◆ What is needed
Print the data below word for word, keeping every line as it appears.

◆ Data provided
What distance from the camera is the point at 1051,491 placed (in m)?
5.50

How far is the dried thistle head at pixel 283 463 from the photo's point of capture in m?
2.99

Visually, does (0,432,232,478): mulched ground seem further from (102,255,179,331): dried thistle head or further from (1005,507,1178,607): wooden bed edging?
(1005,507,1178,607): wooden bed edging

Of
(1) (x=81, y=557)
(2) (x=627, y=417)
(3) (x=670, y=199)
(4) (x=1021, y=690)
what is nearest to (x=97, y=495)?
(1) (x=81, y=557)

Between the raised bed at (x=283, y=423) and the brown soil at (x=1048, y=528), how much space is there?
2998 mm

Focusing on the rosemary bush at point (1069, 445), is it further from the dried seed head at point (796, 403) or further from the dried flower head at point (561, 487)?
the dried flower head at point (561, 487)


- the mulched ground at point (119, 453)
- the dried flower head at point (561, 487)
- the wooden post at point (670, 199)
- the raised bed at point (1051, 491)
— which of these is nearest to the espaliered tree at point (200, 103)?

◆ Answer below
What distance from the camera is the point at 1051,491 placed (in m)?
5.50

How far is the dried thistle head at pixel 283 463 from the photo's point of capture in m?
2.99

Visually, does (0,432,232,478): mulched ground seem further from (102,255,179,331): dried thistle head or further from (1005,507,1178,607): wooden bed edging?
(1005,507,1178,607): wooden bed edging

Of
(1) (x=81, y=557)
(2) (x=627, y=417)
(3) (x=670, y=199)
(4) (x=1021, y=690)
what is nearest to (x=97, y=495)?
(1) (x=81, y=557)

Between the raised bed at (x=283, y=423) and the brown soil at (x=1048, y=528), how much space is there?
2998 mm

Focusing on the rosemary bush at point (1069, 445), is it further from the dried seed head at point (796, 403) or further from the dried flower head at point (561, 487)?
the dried flower head at point (561, 487)


- the mulched ground at point (119, 453)
- the dried flower head at point (561, 487)
- the wooden post at point (670, 199)
- the raised bed at point (1051, 491)
— which of these is nearest to the espaliered tree at point (200, 103)?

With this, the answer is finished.